Catalyst Conference Design

Idea: Art in the Community

In Hawaii, there is not a lot of art around town. There is only a small section of downtown that has murals on the walls from a local graffiti group called 808 Urban. However, the amount of street art is minimal and easily overlooked compared to places on the mainland that I have visited, which are brimming with modern art in the streets. I want to help spread art and culture awareness in my community through murals that show what Hawaii really is. Over the years, we have lost touch with the `Aina, land, and our culture, and the best way to revive it is through visual representation. Some of the best murals that truly capture Hawaii for what it should be depict the royalty of old and our beautiful rainforests and ocean. With the dilapidated warehouses downtown taking up space and damaging the landscape, we are forgetting how the scenery should look like at a rapid rate. Art can help us remember and inspire us to revive Hawaii. My proposal is to make a digital piece or poster to spread around town or my school to motivate the citizens to produce art and reconnect with Hawaiian culture.

“The sign of a great state or a great city is the strength of its cultural life, Our non-profit arts groups are a powerful economic force, and act as a magnet for tourism. Even more important, they help educate and inspire our citizens and stimulate creativity in the workplace and in our schools.” Says J. Clayton Hering, president of Northwest Business for Culture and the Arts in an interview. Art is important for our tourism industry, as it can represent our culture while looking aesthetic with the scenery. It is important to have murals and street art throughout the city to, as Hering said, stimulate creativity and educate citizens. Many tourists visit Hawaii to see the nature, but mainly stay in the very urban city. Because of this, we need to produce more art around the city for them, and for the locals. “Community art can also create attachment to one’s community,” says Penny Balkin Bach. Honolulu looks like any other city: tall skyscrapers, long highways, one-way streets, bike racks intwined with winding crosswalks, etc. The only way to stand out and show that this is really Hawaii is to add more Hawaiian flavor into our architecture and roadways. Everyday, I see this one mural by the freeway offramp to school.
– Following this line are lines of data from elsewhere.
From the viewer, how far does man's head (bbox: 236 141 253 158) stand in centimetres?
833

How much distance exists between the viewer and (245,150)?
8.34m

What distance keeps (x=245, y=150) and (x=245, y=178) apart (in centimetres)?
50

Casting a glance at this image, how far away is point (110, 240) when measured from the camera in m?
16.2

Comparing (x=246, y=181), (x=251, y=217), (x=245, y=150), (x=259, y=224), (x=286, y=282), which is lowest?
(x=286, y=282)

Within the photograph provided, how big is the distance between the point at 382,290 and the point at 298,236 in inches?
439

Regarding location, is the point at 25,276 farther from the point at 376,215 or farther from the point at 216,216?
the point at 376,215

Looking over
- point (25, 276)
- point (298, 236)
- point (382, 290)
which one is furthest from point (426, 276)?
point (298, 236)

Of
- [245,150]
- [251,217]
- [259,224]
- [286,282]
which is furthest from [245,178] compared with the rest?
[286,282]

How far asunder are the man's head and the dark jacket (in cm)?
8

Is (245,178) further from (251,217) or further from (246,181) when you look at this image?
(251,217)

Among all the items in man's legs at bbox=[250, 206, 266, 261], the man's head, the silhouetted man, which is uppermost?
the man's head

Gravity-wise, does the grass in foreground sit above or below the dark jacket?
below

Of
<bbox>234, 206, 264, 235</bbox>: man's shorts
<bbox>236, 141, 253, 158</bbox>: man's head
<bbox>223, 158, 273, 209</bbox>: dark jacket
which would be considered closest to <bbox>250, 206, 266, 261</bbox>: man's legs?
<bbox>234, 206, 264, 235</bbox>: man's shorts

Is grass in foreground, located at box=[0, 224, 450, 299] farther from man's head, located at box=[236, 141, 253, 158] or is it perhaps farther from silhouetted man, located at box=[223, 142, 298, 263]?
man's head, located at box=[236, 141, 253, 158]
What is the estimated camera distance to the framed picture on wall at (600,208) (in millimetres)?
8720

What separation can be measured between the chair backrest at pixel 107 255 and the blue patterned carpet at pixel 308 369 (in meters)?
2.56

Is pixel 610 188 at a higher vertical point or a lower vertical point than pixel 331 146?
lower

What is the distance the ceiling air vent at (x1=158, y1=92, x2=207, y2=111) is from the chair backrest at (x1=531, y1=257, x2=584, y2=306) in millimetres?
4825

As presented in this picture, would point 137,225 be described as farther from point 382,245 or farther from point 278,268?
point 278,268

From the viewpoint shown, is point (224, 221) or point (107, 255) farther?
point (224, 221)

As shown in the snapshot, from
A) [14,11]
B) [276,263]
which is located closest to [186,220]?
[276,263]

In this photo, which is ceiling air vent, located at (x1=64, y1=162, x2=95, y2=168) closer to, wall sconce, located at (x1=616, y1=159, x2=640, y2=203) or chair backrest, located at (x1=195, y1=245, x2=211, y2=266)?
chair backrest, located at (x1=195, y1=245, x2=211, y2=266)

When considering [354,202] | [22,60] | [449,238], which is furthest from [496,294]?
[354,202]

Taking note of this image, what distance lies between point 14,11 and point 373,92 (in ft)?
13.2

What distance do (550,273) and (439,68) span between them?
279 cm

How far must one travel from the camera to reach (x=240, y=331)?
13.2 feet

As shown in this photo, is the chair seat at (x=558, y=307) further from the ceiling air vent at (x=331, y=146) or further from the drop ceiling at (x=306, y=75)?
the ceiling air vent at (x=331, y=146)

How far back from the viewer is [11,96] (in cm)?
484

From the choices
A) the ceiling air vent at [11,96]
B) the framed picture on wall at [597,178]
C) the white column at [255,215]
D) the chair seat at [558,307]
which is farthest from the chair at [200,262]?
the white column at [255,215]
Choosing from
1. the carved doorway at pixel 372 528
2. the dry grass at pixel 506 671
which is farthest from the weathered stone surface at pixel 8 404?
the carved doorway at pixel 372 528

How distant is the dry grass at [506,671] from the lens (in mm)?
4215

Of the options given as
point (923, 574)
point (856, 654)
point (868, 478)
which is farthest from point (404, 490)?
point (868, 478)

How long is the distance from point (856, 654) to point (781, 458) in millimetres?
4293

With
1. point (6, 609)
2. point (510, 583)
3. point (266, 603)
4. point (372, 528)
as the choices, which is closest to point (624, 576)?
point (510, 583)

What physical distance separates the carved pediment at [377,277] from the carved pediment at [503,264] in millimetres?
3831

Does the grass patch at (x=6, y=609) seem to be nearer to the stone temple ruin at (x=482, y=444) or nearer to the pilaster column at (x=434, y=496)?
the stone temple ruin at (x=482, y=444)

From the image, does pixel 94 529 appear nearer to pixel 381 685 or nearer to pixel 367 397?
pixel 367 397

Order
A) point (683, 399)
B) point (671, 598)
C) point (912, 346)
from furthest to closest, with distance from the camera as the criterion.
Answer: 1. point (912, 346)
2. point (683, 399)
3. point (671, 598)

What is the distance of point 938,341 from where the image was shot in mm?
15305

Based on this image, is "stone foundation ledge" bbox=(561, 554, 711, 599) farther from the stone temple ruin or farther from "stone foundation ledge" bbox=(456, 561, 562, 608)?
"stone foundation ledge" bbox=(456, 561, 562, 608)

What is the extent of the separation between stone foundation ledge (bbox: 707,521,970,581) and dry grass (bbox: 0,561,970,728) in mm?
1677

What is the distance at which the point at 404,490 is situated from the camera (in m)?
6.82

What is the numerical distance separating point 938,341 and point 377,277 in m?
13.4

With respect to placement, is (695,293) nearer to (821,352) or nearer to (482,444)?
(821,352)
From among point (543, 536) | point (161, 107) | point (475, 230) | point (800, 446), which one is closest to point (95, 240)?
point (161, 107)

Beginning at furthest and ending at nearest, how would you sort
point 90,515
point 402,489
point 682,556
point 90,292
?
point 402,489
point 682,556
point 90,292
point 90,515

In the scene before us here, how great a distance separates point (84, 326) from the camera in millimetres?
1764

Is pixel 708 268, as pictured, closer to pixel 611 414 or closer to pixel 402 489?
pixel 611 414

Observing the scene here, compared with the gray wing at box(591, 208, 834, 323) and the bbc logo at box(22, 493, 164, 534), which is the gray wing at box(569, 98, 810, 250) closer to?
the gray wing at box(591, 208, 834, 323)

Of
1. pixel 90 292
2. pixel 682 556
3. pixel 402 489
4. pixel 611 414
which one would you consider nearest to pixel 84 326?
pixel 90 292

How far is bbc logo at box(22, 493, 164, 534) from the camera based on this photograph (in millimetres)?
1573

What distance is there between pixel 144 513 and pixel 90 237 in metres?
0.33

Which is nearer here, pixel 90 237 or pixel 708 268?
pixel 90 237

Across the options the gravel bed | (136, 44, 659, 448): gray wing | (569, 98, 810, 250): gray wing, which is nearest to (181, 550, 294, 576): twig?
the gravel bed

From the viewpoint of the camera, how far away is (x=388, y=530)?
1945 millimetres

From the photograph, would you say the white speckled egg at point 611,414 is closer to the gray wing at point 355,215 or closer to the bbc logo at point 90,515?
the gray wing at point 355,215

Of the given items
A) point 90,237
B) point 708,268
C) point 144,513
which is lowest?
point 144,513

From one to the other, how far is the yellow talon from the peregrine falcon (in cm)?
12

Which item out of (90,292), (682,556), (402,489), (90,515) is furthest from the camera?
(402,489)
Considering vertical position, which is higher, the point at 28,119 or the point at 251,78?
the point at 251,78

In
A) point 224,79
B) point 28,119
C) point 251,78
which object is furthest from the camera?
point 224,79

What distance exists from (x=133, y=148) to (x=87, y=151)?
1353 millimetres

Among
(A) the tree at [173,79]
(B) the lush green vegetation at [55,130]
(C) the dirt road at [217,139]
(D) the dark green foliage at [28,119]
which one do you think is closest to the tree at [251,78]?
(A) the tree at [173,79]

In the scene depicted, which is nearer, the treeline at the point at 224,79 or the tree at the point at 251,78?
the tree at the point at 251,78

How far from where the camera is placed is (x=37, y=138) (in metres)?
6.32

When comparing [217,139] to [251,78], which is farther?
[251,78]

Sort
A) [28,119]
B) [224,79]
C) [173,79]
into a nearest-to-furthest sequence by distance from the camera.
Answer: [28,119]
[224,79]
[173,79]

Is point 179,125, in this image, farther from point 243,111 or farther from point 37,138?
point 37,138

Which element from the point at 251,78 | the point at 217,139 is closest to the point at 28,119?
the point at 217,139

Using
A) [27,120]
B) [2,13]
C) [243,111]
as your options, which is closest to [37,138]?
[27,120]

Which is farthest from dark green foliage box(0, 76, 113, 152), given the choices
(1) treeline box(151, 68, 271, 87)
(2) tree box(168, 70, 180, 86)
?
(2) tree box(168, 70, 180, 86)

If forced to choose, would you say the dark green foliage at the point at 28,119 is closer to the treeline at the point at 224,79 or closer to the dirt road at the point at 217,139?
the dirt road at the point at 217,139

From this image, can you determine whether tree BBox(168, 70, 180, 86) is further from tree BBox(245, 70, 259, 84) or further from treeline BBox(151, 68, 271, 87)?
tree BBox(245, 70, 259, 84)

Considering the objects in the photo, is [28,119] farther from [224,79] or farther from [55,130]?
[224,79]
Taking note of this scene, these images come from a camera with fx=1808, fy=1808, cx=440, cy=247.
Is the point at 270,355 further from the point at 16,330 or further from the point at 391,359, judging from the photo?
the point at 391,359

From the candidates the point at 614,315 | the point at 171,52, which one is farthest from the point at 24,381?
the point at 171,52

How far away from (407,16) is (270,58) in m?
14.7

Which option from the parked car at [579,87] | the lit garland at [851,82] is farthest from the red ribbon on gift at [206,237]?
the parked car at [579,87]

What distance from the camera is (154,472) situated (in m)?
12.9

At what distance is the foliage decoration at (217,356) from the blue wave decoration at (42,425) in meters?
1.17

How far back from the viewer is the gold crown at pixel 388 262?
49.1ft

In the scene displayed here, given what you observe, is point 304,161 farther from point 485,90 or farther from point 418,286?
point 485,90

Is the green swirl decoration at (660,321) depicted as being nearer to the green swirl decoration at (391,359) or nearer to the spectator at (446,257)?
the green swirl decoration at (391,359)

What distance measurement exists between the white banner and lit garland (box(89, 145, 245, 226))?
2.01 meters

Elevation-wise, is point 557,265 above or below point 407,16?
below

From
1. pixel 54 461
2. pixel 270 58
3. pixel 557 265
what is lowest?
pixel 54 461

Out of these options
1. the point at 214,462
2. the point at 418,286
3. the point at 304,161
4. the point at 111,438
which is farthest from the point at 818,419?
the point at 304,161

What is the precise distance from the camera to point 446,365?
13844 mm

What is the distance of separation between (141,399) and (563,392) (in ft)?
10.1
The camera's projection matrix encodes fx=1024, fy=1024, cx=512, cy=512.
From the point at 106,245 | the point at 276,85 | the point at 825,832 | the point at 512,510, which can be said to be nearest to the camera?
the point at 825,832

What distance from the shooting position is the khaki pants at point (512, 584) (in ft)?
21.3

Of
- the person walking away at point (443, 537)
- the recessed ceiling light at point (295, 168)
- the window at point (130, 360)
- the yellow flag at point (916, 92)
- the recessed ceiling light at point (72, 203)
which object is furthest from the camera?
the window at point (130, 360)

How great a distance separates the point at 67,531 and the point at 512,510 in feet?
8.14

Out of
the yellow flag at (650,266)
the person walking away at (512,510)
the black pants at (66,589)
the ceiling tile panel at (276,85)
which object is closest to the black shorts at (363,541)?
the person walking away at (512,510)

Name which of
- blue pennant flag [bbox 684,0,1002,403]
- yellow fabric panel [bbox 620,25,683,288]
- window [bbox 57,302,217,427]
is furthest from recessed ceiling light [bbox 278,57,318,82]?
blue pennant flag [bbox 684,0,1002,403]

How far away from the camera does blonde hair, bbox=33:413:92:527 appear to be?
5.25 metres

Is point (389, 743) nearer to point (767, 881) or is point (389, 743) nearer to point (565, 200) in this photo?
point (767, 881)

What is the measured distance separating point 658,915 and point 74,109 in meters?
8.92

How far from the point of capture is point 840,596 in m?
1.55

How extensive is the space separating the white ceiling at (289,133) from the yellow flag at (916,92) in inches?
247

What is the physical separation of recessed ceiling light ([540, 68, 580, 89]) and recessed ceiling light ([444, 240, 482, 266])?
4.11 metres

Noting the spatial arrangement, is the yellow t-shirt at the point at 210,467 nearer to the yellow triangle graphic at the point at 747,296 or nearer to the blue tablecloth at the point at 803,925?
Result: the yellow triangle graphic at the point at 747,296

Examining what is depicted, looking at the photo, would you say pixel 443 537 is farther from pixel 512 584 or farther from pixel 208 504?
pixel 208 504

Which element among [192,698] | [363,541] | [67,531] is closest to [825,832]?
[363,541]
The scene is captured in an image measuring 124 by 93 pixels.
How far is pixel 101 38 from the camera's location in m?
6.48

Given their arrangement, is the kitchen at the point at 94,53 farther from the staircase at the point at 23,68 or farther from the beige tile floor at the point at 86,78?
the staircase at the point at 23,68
It is a simple mural, but I’ve seen it ever since I was 8 years old. I will never forget it. In a way, this mural connects me to Hawaii in a way nothing else can, as I grew up with it and understand its value and meaning. Those 3 men are famous Hawaiian men who reached out to the rest of the world by sharing their culture. I’m sure you’ve heard the song Somewhere Over the Rainbow sung byBrudda Iz. “Turning empty city walls into huge public canvases and the results of their labor can have a lasting effect on local neighborhoods,” says Grace McCammond, a muralist. This statement shows to be true, as more murals were commissioned from the state after the first few were so well recieved in the community. Many murals aren’t Hawaiian themed, which is okay since it is still bringing art into the bare city landscape. It also dispels the notion that modern street art is unwanted. While these murals and pieces are not Hawaiian themed, they are still promoting environmental awareness. “There is a common thread among contemporary young artists, which is a concern for land and the environment,” says Jay Jensen, contemporary arts curator at the Honolulu Museum of Art.

808 Urban presents The Kids of Palama Settlement “The Sand



I will make a poster that promotes making art with Hawaiian culture or environmental awareness. It won’t be an infographic, but I will add typography that will get the meaning across. In Hawaii, we have many slogans like “Keep the country country” and “Eddie would go” which are local Hawaiian values that we treasure and live by. I will take inspiration from these slogans to create my own piece with the value of restoring Hawaiian culture through art in mind. There are boards around my school where I can post these posters as well as post them on telephone poles around town.


Alternative Plan:

If I can’t do my original plan, I will volunteer at Urban 808 for a weekend and help with the process of designing a mural or piece of artwork. This is some of their works around downtown Honolulu.


1. The importance of the local issue is defined within the presentation. 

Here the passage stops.